_GIVEN PASSAGE_
Norwalk Council members consider BoE’s $11.7 million ask

Norwalk Public Schools Budget Coordinator Kristen Karzcmit speaks Tuesday about the Board o Education’s 2019-20 operating budget request.

NORWALK, Conn. – Norwalk Common Council members got a more-in-depth look at the Board of Education budget request Tuesday, asking questions that ranged from middle school sports to per-pupil spending.

The budget process began in December with a $207 million aggregate, which Norwalk Superintendent of Schools Steven Adamowski reduced to $203 million before the Board got it down to the $202 million request that’s been presented, Board of Education Finance Committee Chairman Bryan Meek said, explaining, “We realize it’s still a big ask, looking at it, but we hope you see that a lot of the things we are asking for are items in line with our strategic operating plan that we kicked off two-three years ago.”

The $202.184,484 request for 2019-20 is $11,690,267 more than the 2018-19 approved budget, a 6.1 percent increase.

Norwalk Public Schools Chief Financial Officer Thomas Hamilton, who is also helping the City with its budget after the sudden departure of Chief Financial Officer Bob Barron, revealed that there are talks going on behind the scenes.

“The district and the City are engaged in further discussions, over trying to reach a compromise solution that will work for all parties,” he said. “I think those discussions have been fruitful, and ongoing I am hopeful that there will be some sort of announcement soon, that will maybe shed additional light on a final budget recommendation.”

It’s possible that some items might be deferred, but, “I will say there are items in here, like expanding security guards to the middle school, that we think are things we kind of need right now,” Meek said, also mentioning “investments in better systems for security background checks” because “we are antiquated in our approach right now and we need a few dollars to invest in that.”

He said that “not having a modernized background check system” leads to “hiring bad apples” and additional costs, so “having that up front will make sure we have more solid hires and in return lower recruiting costs and other problems that can happen.”

Hamilton touted the success of the switch to the state health insurance plan two years ago as saving a substantial amount of money but said the costs are going up, and said “a $1.4 million increase in health insurance is more or less in line with where we might expect it to be based on general healthcare trend.”

[Outline records]

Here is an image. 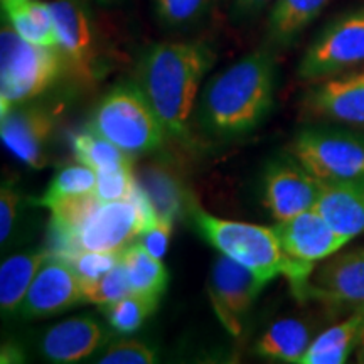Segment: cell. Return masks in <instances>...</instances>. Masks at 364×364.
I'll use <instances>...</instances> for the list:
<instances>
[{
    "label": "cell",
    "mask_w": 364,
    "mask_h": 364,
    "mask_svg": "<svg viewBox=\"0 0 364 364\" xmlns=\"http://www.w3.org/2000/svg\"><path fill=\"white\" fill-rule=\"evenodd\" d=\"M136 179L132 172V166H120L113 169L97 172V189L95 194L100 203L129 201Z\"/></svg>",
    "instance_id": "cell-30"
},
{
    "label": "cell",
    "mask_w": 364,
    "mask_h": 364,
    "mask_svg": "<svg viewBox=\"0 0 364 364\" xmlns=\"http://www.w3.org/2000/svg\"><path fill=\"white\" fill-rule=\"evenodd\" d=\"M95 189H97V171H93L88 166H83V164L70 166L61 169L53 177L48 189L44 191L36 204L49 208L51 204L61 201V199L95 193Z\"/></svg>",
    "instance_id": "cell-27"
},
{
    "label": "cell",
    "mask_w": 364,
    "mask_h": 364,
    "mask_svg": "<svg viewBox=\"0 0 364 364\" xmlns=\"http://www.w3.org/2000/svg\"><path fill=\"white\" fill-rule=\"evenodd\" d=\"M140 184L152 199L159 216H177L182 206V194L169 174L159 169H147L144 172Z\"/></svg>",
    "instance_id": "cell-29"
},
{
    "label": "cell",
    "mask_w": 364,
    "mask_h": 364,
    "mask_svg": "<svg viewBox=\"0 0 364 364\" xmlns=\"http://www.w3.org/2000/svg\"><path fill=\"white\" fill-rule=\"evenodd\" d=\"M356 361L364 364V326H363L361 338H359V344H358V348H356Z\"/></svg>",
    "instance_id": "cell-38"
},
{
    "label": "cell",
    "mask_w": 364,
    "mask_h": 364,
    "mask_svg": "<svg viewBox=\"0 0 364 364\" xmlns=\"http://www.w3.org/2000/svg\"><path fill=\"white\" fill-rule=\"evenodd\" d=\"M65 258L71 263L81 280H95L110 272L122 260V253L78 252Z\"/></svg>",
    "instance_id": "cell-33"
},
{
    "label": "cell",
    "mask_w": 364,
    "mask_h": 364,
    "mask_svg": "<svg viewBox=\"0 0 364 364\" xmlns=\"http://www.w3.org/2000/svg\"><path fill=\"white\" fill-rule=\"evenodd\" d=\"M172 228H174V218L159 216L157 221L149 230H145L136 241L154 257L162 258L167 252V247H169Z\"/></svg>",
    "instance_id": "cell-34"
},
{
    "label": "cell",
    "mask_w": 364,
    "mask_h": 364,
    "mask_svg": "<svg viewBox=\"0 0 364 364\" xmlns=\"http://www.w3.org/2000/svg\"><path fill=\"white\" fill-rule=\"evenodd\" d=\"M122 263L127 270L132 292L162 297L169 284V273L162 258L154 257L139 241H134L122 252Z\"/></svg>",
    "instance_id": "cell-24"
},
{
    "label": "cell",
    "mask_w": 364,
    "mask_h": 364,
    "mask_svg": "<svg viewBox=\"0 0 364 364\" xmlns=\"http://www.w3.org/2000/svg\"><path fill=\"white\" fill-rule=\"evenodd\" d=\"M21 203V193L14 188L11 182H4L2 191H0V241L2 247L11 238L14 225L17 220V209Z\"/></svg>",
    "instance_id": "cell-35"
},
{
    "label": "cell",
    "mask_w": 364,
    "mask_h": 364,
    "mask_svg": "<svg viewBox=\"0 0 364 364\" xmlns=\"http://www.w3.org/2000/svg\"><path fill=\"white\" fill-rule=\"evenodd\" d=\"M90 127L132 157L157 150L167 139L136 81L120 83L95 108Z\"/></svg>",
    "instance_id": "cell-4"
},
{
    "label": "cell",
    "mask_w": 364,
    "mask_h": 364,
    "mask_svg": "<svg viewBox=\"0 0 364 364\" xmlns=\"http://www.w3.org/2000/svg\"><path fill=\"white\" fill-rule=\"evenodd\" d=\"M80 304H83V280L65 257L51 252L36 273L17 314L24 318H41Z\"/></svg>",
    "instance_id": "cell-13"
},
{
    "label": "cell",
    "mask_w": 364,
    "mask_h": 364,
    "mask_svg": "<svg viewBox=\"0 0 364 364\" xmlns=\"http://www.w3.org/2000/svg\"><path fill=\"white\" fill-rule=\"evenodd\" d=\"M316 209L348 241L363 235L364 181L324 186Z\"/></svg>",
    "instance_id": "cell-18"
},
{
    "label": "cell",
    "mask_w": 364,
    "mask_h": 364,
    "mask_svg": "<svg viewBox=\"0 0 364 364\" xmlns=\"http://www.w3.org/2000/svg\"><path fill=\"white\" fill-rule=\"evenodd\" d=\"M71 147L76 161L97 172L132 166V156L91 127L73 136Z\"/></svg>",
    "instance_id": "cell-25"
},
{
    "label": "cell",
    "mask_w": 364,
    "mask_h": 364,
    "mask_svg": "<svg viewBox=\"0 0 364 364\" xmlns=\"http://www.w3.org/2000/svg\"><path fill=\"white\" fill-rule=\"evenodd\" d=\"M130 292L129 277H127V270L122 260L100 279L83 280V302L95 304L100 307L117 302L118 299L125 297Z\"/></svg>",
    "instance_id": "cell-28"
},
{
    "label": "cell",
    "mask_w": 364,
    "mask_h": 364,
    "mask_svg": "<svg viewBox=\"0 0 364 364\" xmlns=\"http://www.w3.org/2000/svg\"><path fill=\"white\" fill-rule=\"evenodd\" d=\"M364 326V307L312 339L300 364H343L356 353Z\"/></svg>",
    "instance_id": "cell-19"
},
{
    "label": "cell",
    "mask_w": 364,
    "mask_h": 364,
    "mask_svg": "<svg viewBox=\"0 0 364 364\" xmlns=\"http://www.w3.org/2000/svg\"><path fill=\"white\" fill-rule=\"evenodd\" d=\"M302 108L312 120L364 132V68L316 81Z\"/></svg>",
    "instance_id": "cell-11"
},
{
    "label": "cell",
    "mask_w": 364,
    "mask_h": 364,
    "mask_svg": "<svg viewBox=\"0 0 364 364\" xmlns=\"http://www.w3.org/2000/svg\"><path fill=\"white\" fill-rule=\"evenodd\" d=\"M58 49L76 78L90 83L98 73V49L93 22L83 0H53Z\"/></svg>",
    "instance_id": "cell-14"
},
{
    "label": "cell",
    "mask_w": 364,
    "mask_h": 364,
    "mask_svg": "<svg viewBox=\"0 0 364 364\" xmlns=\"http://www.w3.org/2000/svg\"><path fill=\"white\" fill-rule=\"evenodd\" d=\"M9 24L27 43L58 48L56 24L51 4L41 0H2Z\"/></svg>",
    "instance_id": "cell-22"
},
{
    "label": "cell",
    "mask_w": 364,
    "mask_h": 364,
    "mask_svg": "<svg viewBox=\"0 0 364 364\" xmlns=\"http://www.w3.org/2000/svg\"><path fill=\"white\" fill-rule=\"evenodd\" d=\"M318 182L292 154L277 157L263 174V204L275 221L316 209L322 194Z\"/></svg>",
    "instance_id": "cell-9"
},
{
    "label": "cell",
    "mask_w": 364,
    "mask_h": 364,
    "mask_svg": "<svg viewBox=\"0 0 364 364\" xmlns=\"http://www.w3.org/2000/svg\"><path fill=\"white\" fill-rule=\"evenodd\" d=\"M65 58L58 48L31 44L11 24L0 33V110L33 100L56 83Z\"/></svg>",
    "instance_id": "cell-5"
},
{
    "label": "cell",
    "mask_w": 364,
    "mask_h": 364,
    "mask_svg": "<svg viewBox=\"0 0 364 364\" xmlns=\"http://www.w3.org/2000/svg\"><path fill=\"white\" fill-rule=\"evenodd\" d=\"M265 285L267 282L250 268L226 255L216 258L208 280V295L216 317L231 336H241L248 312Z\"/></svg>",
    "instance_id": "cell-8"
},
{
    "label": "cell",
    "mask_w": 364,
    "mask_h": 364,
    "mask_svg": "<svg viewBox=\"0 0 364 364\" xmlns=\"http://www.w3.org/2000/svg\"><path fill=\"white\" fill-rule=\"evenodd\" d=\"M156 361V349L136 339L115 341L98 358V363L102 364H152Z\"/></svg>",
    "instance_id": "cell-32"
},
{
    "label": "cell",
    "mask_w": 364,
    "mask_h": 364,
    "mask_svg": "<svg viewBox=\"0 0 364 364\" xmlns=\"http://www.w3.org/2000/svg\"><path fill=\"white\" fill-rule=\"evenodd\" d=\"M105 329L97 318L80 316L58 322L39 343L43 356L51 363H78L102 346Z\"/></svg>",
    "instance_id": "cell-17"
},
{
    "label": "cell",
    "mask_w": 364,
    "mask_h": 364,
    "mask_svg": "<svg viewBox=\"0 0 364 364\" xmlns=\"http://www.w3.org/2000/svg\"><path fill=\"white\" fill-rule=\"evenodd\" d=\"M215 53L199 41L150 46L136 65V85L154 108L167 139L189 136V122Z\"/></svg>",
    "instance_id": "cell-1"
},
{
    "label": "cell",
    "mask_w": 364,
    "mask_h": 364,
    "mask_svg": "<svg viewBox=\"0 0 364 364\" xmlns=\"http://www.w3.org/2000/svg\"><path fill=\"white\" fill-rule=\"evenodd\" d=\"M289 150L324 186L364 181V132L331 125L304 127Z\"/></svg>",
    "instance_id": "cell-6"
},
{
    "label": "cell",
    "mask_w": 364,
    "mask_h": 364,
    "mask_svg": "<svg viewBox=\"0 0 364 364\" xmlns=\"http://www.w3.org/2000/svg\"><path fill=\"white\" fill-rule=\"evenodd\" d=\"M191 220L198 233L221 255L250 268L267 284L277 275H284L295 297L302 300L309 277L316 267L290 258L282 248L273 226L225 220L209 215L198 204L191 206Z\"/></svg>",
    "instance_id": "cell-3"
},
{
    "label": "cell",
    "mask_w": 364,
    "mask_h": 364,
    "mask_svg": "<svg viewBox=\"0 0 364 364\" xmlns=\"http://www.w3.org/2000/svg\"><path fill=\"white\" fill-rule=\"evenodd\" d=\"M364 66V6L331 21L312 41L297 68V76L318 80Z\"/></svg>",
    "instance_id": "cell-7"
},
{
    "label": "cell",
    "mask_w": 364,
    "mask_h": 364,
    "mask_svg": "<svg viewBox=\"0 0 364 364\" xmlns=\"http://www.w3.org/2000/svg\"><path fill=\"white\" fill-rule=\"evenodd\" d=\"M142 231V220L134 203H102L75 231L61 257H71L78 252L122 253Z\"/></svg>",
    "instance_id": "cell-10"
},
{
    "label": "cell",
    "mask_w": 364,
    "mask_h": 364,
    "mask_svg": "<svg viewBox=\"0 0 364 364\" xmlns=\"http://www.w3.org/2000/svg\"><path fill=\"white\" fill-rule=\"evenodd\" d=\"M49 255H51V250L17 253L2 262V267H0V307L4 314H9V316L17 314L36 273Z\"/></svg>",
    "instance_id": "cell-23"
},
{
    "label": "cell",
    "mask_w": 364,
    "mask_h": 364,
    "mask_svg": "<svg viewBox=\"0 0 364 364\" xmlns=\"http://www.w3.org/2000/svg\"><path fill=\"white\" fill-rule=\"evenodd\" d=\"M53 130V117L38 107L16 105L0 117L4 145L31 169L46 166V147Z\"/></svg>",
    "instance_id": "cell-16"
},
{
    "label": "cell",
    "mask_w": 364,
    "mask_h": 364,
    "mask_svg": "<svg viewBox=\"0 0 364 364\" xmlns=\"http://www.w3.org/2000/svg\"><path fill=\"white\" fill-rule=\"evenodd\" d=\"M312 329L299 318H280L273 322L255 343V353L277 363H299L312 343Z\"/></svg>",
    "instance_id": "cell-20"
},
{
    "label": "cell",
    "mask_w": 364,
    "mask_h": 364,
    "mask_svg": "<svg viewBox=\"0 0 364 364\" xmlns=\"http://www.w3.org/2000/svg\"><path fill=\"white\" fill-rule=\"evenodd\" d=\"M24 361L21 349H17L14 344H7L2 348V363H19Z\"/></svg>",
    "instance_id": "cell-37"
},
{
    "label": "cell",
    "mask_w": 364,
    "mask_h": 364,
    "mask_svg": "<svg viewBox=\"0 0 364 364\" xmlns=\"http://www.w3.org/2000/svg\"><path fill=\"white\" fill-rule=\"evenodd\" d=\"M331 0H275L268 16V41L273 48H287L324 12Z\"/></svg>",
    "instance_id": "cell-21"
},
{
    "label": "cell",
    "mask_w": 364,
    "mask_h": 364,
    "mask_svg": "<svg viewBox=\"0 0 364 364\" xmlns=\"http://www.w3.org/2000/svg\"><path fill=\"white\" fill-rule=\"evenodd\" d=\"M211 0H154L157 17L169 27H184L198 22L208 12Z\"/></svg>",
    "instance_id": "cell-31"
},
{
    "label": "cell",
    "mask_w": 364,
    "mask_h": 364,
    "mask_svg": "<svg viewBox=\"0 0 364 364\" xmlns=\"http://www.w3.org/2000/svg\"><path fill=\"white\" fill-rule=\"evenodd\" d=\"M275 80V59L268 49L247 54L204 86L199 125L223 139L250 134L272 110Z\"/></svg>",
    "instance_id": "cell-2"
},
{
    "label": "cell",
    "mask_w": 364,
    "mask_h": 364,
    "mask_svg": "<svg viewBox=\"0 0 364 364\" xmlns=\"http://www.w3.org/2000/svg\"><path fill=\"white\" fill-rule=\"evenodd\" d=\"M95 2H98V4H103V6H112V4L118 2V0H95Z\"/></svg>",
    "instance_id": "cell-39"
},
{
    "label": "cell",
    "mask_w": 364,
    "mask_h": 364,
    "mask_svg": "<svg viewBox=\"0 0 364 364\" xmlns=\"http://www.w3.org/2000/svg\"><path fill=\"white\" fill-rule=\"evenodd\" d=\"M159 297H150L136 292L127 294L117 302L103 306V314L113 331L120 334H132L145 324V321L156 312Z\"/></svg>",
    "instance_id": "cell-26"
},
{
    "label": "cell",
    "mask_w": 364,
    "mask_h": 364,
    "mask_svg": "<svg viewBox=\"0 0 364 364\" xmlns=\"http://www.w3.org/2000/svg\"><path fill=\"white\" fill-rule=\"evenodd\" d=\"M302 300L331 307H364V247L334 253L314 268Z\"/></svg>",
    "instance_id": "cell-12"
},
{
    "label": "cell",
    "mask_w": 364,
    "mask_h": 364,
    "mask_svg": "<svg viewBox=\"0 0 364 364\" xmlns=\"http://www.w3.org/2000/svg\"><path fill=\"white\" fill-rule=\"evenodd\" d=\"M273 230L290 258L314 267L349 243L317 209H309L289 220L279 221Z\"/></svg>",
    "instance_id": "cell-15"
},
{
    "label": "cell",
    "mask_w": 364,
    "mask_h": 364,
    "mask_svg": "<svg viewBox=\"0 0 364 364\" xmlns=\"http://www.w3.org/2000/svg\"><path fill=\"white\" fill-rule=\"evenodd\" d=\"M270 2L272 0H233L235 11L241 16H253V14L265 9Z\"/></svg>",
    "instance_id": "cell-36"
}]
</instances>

_REQUIREMENT 1_
Check each statement against the Norwalk school budget article and say whether it agrees. Answer yes or no for each, and quote the words from the article that decide it.
(a) The budget process started in December with a $207 million aggregate.
(b) Hamilton said the health insurance increase was well above what general healthcare trends would suggest.
(c) Meek said that expanding security guards to the middle school is something needed right now.
_REQUIREMENT 2_
Write the next part of the Norwalk school budget article, starting right after its final sentence.
You won't need the records for any of this.

_EXPECTED OUTPUT 1_
(a) Yes: "The budget process began in December with a $207 million aggregate"
(b) No: "a $1.4 million increase in health insurance is more or less in line with where we might expect it to be based on general healthcare trend."
(c) Yes: "expanding security guards to the middle school, that we think are things we kind of need right now"

_EXPECTED OUTPUT 2_
Hamilton and Norwalk Public Schools Budget Coordinator Kristen Karzcmit emphasized the expected trend of declining budget increases.

“We think this is a very important point for us to make and for you to understand, which is the district has historically lived with very small budget increases, some years actually no budget increases, over an extended period of time. As a result of that, the district fell behind in terms of what we were able to offer to our students in comparison to comparable districts here in Fairfield County,” Hamilton said. “…We are trying obviously to raise the performance of our school system and our mission in our strategic operating plan is to be the best city school system in Connecticut. In order to get there, it does require additional City resources.”

The Common Council sets a budget cap on Feb. 26.

Finance Committee Chairman Greg Burnett (D-At Large) asked what the priorities are; Meek said the switch to 26 credits for graduation is state mandated and called not giving magnet schools more money per pupil “false advertising.”

Board of Education Chairman Mike Barbis and Finance Committee member Bruce Kimmel were not present. Meek said they had prior commitments.

Council Majority Leader John Kydes (D-District C) said he recognizes that the Board decides how to spend the money it is given by the City, but requested that middle school sports and home economics be restored “before hopefully starting something like a Montessori school or something else.”

“Home ec, that takes me back,” Meek replied.

There was a home economics class two years ago, Kydes said.

The budget for middle school sports was cut in half in last year’s budget reconciliation.

“There is a redesign effort,” Meek said. “The idea to get more children involved and to have more public private partnerships. I know we are working hand in hand with like NJSA for one, some others, and not just from the operations standpoint, I know we are also getting field work done over at West Rocks.”

There’s talk about parents getting involved and starting interschool activities but, “kids that don’t have access to the leagues, the programs, the travel leagues, they relied on West Rocks as source to get out there in team sports,” Kydes said.

“We are definitely looking at the sports,” Meek replied. “I don’t know about home ec.”

Minority Leader Doug Hempstead (R-District D) said he’s “always been very perturbed” about the sign promoting the differences in per-pupil spending between Norwalk and its Fairfield County neighbors, including Stamford.

“I don’t know if that’s an apple versus an orange versus a pear because those school systems charge things differently than Norwalk does,” Hempstead said. “The Norwalk school system doesn’t get charged, computers and fields go through capital budget, maintenance of all the fields is done by Parks and Rec.”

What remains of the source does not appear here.